When Simkin first began the project, he knew virtually nothing about wooden boat building, but was a quick study. The lead keel was cast in his backyard, and he built a steam box for bending planks. He also built the pulpit and most of the deck hardware.

He had so much confidence in his skill that he entered the 1960 Bermuda Race — he likely was the only racer with a vessel built in a backyard. Vicious storms overtook the fleet. Many of the boats hove to for hours in 60-knot winds and heavy seas. Carastee rode out the blow with no difficulty.

Carastee now sits crowded into a shed at a shipyard in Greenport, N.Y. The vessel has such graceful lines and is such an obvious object of affection. She is now owned by shipwrights and will, no doubt, one day be gussied up and sailed again as a lasting legacy to Max Simkin. [Thanks to Rory Klinge for letting me see the film and telling me about this story.]

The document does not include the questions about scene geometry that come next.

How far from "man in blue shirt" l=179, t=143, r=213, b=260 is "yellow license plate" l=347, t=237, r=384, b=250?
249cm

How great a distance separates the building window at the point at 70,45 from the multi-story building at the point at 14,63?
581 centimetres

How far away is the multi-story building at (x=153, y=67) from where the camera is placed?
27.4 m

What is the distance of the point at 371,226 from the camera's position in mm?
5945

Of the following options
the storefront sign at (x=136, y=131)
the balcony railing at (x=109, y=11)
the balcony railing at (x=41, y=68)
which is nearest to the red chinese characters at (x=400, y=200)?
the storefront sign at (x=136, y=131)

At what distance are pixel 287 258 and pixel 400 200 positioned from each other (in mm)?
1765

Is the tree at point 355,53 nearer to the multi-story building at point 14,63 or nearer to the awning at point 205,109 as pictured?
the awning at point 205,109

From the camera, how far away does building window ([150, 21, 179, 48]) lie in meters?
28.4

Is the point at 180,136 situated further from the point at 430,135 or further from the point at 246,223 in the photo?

Let’s join Simkin on the way to Bermuda. It’s June 15th, and we’ll use the 2021 Nautical Almanac. We’ll be doing star sights and we’re using Volume 1 HO249, 2020 Epoch, Selected Stars. Height of eye is 10 feet. Our DR position is 36˚ 20’ N by 68˚ 35’ W. We’re going to do morning star sights of Vega and Fomalhaut. Sight time is 08:12:30 (use same time for both). The HS of Vega is 59˚ 19’. HS of Fomalhaut is 19˚ 48.8’.

A. What is the time of nautical twilight?

B. What is LHA of Aries?

C. What is HO of Vega?

D. And what is the intercept of Vega?

E. What is the HO of Fomalhaut?

F. What is the intercept of Fomalhaut?

G. What is precession and nutation correction for 2021?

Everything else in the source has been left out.